▶ [Dataset items]

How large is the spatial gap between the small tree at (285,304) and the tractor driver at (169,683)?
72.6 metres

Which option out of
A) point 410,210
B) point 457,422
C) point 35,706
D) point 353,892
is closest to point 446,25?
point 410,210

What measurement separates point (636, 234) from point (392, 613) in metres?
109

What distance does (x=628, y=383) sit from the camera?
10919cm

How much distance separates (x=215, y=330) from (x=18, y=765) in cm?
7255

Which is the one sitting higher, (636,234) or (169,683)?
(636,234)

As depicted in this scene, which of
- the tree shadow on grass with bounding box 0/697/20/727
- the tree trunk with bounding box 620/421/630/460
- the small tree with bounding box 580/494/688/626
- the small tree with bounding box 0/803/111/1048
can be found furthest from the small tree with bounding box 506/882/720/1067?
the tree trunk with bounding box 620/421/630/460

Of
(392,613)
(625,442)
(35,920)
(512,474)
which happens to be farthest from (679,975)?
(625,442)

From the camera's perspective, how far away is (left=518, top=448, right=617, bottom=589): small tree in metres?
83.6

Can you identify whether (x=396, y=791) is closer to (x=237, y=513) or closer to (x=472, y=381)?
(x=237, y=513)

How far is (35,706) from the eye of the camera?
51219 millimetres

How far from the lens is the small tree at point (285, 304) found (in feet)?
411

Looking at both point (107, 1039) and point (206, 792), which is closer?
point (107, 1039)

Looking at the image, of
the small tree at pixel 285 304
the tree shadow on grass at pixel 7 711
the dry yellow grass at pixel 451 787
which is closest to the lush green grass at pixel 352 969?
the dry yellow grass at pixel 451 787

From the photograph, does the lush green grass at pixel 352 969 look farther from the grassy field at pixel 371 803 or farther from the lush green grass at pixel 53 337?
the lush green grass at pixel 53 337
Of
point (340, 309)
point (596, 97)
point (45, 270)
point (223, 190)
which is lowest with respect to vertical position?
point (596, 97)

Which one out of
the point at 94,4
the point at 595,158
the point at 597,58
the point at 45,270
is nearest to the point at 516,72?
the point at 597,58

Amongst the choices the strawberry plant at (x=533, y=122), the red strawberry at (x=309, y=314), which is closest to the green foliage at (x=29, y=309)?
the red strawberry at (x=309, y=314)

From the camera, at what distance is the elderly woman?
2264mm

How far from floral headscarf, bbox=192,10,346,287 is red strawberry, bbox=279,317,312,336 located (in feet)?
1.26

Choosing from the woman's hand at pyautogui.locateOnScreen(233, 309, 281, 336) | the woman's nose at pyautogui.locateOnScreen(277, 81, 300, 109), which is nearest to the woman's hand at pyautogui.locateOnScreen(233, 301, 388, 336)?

▶ [WORK TO COMPLETE] Take the line with "From the photograph, does" and all lines after it through the end of the records, and write them out exactly; include nothing else.

▶ [EXERCISE OUTPUT]
From the photograph, does the lush green grass at pixel 352 969 look farther from the grassy field at pixel 371 803 or farther from the lush green grass at pixel 53 337?
the lush green grass at pixel 53 337
Of
point (340, 309)
point (596, 97)
point (45, 270)
point (223, 190)
which is lowest with respect to vertical position?
point (596, 97)

Which one out of
the point at 94,4
the point at 595,158
the point at 597,58
the point at 45,270
is nearest to the point at 516,72?
the point at 597,58

Amongst the choices the strawberry plant at (x=533, y=122), the red strawberry at (x=309, y=314), which is closest to the green foliage at (x=29, y=309)?
the red strawberry at (x=309, y=314)

From the camera, at what distance is the elderly woman?
2264mm

How far from floral headscarf, bbox=192,10,346,287 is red strawberry, bbox=279,317,312,336 located (in feet)?
1.26

Choosing from the woman's hand at pyautogui.locateOnScreen(233, 309, 281, 336) | the woman's nose at pyautogui.locateOnScreen(277, 81, 300, 109), which is nearest to the woman's hand at pyautogui.locateOnScreen(233, 301, 388, 336)?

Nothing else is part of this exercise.